Here's an analogy: take a point on the sphere and consider the set of points on the sphere that are distance d from that point. The size of that set increases as d goes from 0 to 1/4 * circumference, then decreases as d goes to 1/2 * circumference, and you end up with just the antipodal point.

There's probably some general argument that you'll always see this with any sufficiently nice compact metric space.

It also works for Hamming distance of bit strings. For an n-bit string there are C(n,k) ways of achieving a Hamming distance of k, for example there is only 1 string with distance 0 (the original string) and 1 string with distance n (the complement of the original string), and everything in the middle goes first up and then down—following the components of Pascal's triangle.

This could also be viewed as, for example, the distance along edges from one corner of an n-dimensional hypercube to other corners. There is 1 corner where you don't move at all and 1 corner where you move in every dimension, and the largest number of corners in which you move in half of the dimensions.

I agree with your intuition that this phenomenon will apply to a whole lot of contexts and situations.

Feels to me like this is required of any 'lattice' (partial ordered set with a unique supremum and infinum for every sub-set).

Notably, given any 'cross-section' of a lattice (a set A such that given an x in A, and any x > y then y in A) has a 'surface' (the set of all points x in z such that for all y in A we NOT z > x). That cross section needs to start (1 element) at the cross section containing only the 'infinum' of the entire lattice. Similarly, the surface needs to end small (1 element again) at the cross-section that is the entire lattice.

In between, it will generally by larger. I think there might be some 'convexity' results that can be proven about the surfaces of increasing sequences of cross-sections. Given specific kinds of lattices.

It feels to me like a cartesian-lattice would always have this convexity porperty. (By convexity I mean that the surface starts of increasing, might be constant for a while, and then must continue decreasing.)

Cool subject, makes me wish I was doing a PhD in mathematics.

For reference, what you call a 'cross section' is sometimes called an ideal or a downset. I can't quite make out your definition of 'surface', but, if it is meant to read "the set of all points x in A such that for all y in A we have not y > x", then it is the set of maximal elements of A. I'm not an expert on posets, but, if I've got the terminology right, your notion of convexity sounds like you want to deal with a ranked poset with unimodal h-vector.

I think you mean the growth of that set as d goes to half circumference. The absolute size increases up to the area of the sphere.

If we take the definition to refer to points that are exactly distance d, rather than points that are within distance d, I think the original formulation is correct.

Oh, yeah, my mistake.

> Intuitively, it isn't obvious to me why this would be so, but it's nerd sniped me into thinking about how combinations work in general and the geometry of the Rubik's cube particularly.

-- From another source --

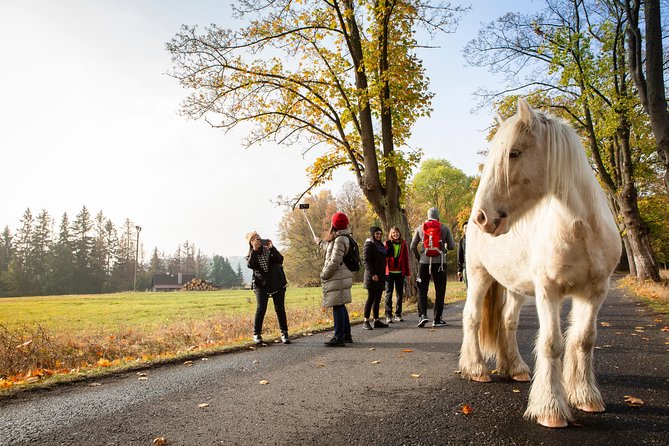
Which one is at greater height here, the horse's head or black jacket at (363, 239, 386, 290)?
the horse's head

My guess would be that this can be hand-waved by looking at it like a sort of discrete space. Then a solved cube is a single point in that space (let's assume we already normalize for orientation etc.). The moves we can make on a cube connect each point in the space to a set of adjacent points. The shortest path from A to B would be the space's metric. Now we know that the maximum distance from the origin / solution point is 20. Let's call all the points with a given distance n S_n (like "stratum"). To explain the distribution we only need to look at paths that either go from S_n to S_n+1 or to S_n-1, because "lateral moves" are never relevant to the shortest/optimal paths. So for small n the number of points grows, because each stratum we go away from the solution gives us more possible moves to go even further away. For S_20 there are no moves that go further away, for S_19 each combination has at most one move that goes further away etc., so essentially I think the limitation of the path length at the edge reduces the possible combinations you can get in those stratums, i.e. close to the center a random move will bring you farther away, so there has to be more points farther away, but when you are close to the edge, a random move either doesn't move you at all (stratum-wise) or closer to the center, so there have to be fewer points as you approach the edge.

The really interesting thing however is how these two balance each other to place most points in S_17 and S_18.

Wouldn't a solved cube actually be several possible points in that space? My intuition suggests that the inner four squares on each side could be rotated somehow, but I haven't learned the skill of solving rubik's cubes, so I'm not sure if that's true.

> (let's assume we already normalize for orientation etc.)

In the usual setting, the various orientations of the centers are considered irrelevant because you can't tell them apart. So those points in the configuration space are considered the same point.

There is such a thing as a cube with marked centers, sometimes called a supercube, where the difference does matter. These are harder to solve, and I believe God's number is still unknown in that setting.